» Records to process

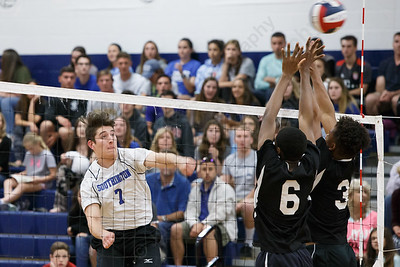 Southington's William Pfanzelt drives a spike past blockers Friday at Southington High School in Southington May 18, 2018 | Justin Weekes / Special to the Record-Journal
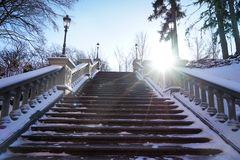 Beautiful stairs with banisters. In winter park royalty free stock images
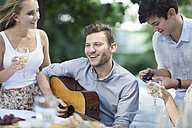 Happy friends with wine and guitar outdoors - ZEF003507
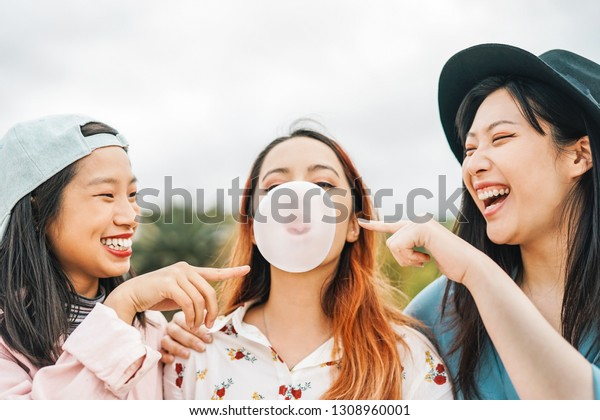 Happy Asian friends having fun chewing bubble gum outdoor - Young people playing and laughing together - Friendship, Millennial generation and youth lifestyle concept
==
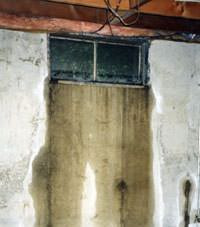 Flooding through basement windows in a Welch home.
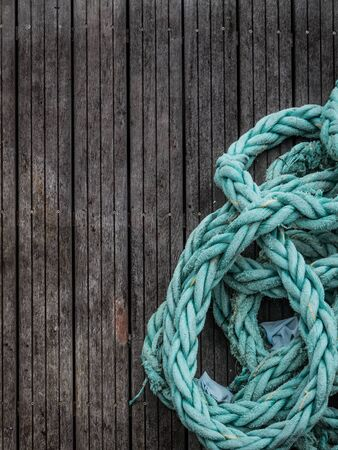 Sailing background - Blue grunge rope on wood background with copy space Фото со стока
--
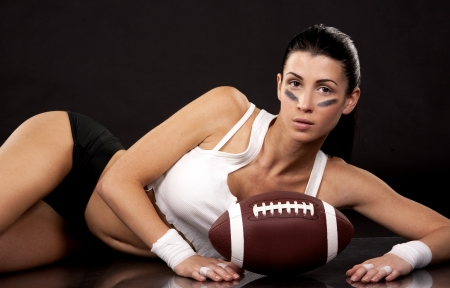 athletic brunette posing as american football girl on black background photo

» What to do
Repeat only the stretch of data above that runs from the line with "Happy friends with" to the line with "Happy Asian friends". Keep both end lines; exclude pictures.

» Answer area
 Happy friends with wine and guitar outdoors - ZEF003507
 Happy Asian friends having fun chewing bubble gum outdoor - Young people playing and laughing together - Friendship, Millennial generation and youth lifestyle concept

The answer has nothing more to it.